Aujourd’hui, nous assistons à une révolution des normes de genres dans notre société occidentale. Pour beaucoup, la différence entre filles et garçons viendrait principalement de notre manière d’élever nos enfants, de les éduquer mais aussi de les représenter.

Dans les espaces de la vie enfantine, mais aussi adulte, on retrouve les contes pour enfants.

Ceux-ci sont maintenant à l’origine de la plupart des schémas narratifs que nous côtoyons tout le long de notre vie. En effet, les contes et leurs figures-phares sont repris dans la plupart des films d’animation, des romans-jeunesse, mais aussi dans certains films pour adultes – dans l’univers Marvel par exemple –.

Concernant les figures féminines, la plus populaire reste celle de la princesse, de la demoiselle à secourir et qui ne peut s’en sortir sans l’aide de l’homme de sa vie. Dans les contes, Cendrillon et Peau d’Âne en sont de parfaits exemples. Leur sont également associés certains critères considérés aujourd’hui comme essentiellement féminins tels que la douceur, la bonté, la naïveté ou encore un physique frêle.

C’est cette figure féminine qui sera étudiée dans les prochains paragraphes.

Dans quelle mesure peut-on dire que Peau d’Âne et Cendrillon représentent la féminité idéale ?





I. Les contes de Perrault et leur héritage

L’écrivain

Charles Perrault est un homme de lettres français connu pour ses Contes de ma mère l’Oye.

Un recueil de huit contes de fées paru en 1697. L’œuvre est un classique de la littérature enfantine.

Perrault nait le 12 janvier 1628 à Paris et mourra dans cette même ville le 16 mai 1703. Figure de proue de la querelle des Anciens et des Modernes, il y représente le courant des Modernes et s’oppose donc à La Fontaine, Boileau et Molière du côté des Anciens – appelés aussi Classiques -. Dans ce contexte politique et littéraire, Perrault prône une littérature respectueuse de la bienséance, célébrant le roi Louis XIV, la monarchie et l’Église de France.

Il écrit les huit contes en prose constituant son recueil à l’âge de soixante-neuf ans, à une époque où le genre des contes de fées est très populaire auprès des adultes, en particulier de la classe bourgeoise et aristocratique.
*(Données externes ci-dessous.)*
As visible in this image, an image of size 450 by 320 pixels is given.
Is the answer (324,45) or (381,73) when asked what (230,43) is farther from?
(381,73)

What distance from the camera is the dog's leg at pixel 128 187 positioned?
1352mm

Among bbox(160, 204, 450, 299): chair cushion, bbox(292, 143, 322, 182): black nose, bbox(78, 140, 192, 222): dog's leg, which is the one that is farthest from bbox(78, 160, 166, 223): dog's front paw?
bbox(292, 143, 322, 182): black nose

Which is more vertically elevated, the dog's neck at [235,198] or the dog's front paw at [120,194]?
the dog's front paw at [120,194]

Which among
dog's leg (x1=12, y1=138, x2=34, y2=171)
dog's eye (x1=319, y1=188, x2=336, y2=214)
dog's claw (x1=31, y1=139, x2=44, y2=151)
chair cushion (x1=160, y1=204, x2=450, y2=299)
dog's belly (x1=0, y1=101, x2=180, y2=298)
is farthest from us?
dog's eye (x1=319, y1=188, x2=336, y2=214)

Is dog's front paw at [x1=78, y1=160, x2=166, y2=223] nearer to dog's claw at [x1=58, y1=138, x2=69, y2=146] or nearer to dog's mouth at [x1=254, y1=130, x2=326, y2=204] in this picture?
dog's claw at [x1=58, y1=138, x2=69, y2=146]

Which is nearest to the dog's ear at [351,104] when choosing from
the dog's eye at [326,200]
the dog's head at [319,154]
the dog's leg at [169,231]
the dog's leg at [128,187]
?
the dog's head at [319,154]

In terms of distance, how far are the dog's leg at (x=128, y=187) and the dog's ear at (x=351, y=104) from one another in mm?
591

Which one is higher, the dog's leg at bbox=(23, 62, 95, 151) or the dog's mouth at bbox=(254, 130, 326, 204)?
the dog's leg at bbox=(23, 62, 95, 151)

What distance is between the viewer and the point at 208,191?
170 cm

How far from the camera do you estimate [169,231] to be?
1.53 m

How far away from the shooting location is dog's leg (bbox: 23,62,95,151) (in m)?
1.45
Les Contes de ma mère l’Oye sont des contes populaires adaptés et transformés par Perrault. Le succès est immédiat dès la parution de l’œuvre. Les contes seront repris sous forme d’opéras et de ballets. Au XXème siècle, on les verra adaptés au cinéma sous forme de longs-métrages et de films d’animation.

Ils seront également étudiés par les psychologues en ce qu’ils ont d’universel.
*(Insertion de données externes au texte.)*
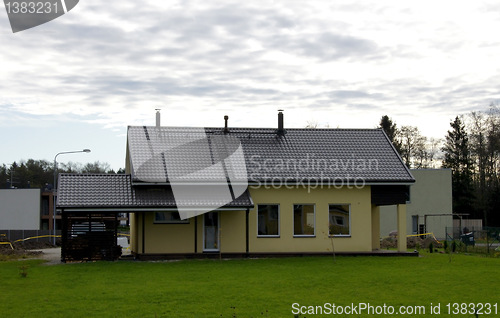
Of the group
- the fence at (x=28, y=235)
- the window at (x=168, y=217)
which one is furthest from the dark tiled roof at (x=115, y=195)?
the fence at (x=28, y=235)

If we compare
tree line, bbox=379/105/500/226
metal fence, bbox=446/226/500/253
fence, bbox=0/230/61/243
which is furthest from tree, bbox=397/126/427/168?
fence, bbox=0/230/61/243

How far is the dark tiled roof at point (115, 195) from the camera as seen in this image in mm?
23500

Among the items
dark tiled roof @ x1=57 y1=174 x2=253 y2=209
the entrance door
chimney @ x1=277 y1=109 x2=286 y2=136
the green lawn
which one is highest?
chimney @ x1=277 y1=109 x2=286 y2=136

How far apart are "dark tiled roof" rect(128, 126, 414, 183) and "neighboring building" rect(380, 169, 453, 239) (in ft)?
69.5

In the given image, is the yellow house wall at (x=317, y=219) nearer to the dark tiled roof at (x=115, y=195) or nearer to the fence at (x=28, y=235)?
the dark tiled roof at (x=115, y=195)

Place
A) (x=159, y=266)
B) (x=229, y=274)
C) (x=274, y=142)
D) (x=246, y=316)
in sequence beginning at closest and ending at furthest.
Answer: (x=246, y=316), (x=229, y=274), (x=159, y=266), (x=274, y=142)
Les huit contes composant la première édition sont : La Belle au bois dormant, Le Petit Chaperon rouge, la Barbe bleue, Le Chat botté, Les Fées, Cendrillon ou la petite pantoufle de verre, Riquet à la houppe et le Petit Poucet.

Le conte de Peau d’Âne ne fait donc pas partie du recueil initial. Il sera ajouté par la suite en 1861 dans une édition illustrée de Hetzel. Cette version Peau d’Âne n’a pas été écrite par Perrault mais figure dans la nouvelle version du recueil et lui est donc souvent attribuée.


L’histoire de Peau d’Âne et de Cendrillon

Cendrillon et Peau d’Âne ont des histoires similaires. Toutes deux sont de jeunes filles considérées comme belles et de bonne nature.

Exclues par leur famille, elles arborent une apparence miséreuse : Cendrillon est couverte de cendres et Peau d’Âne d’un cadavre animal.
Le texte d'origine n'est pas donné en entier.